**Brief**: Copy out the full passage about oligarchies and the European Union word for word.

However, these oligarchies’ common denominator is the possibility that, although they have benefitted tremendously from their countries joining the EU in a variety of ways, thanks to their misfortunate capacity as de facto ruling elites they could be tempted to snatch their countries away from the European Union and the West – depending on the circumstances.

They could do that either by attempting to govern their countries entirely on their own, which is not very likely, or by succumbing to the influence of outside powers who would be hostile not just to Europe and the West but to democracy, human rights, human freedoms, and everything that’s good and pure.

Western Europe, at the same time, has been perplexingly inclined to devote itself to all kinds of other issues different from solidifying its historic achievements with respect to Eastern Europe.

It’s as though “the Wind of Change” captured by legendary German rock band The Scorpions in their emblematic 1990 song of the same name was very weak and very brief.

That has been true despite the billions of euros in development aid the EU allocates each year to its poorer member states.

**Dataset content**:
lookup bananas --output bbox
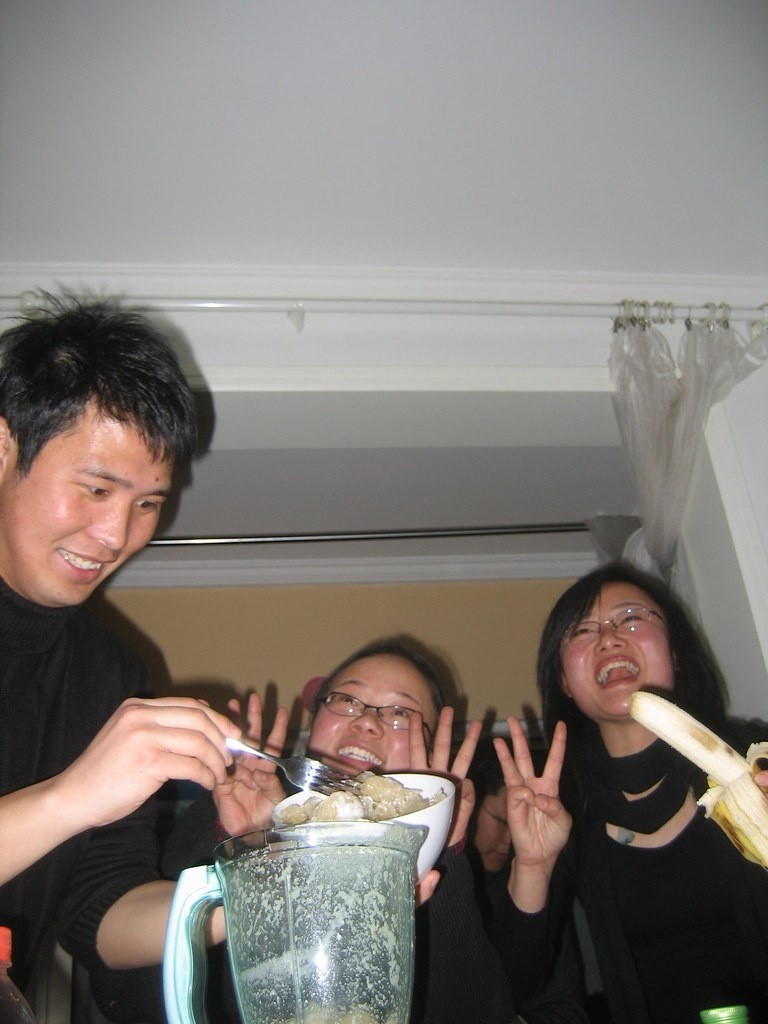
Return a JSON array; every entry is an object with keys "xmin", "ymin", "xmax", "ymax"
[{"xmin": 627, "ymin": 689, "xmax": 768, "ymax": 871}]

**Task answer**:
However, these oligarchies’ common denominator is the possibility that, although they have benefitted tremendously from their countries joining the EU in a variety of ways, thanks to their misfortunate capacity as de facto ruling elites they could be tempted to snatch their countries away from the European Union and the West – depending on the circumstances.

They could do that either by attempting to govern their countries entirely on their own, which is not very likely, or by succumbing to the influence of outside powers who would be hostile not just to Europe and the West but to democracy, human rights, human freedoms, and everything that’s good and pure.

Western Europe, at the same time, has been perplexingly inclined to devote itself to all kinds of other issues different from solidifying its historic achievements with respect to Eastern Europe.

It’s as though “the Wind of Change” captured by legendary German rock band The Scorpions in their emblematic 1990 song of the same name was very weak and very brief.

That has been true despite the billions of euros in development aid the EU allocates each year to its poorer member states.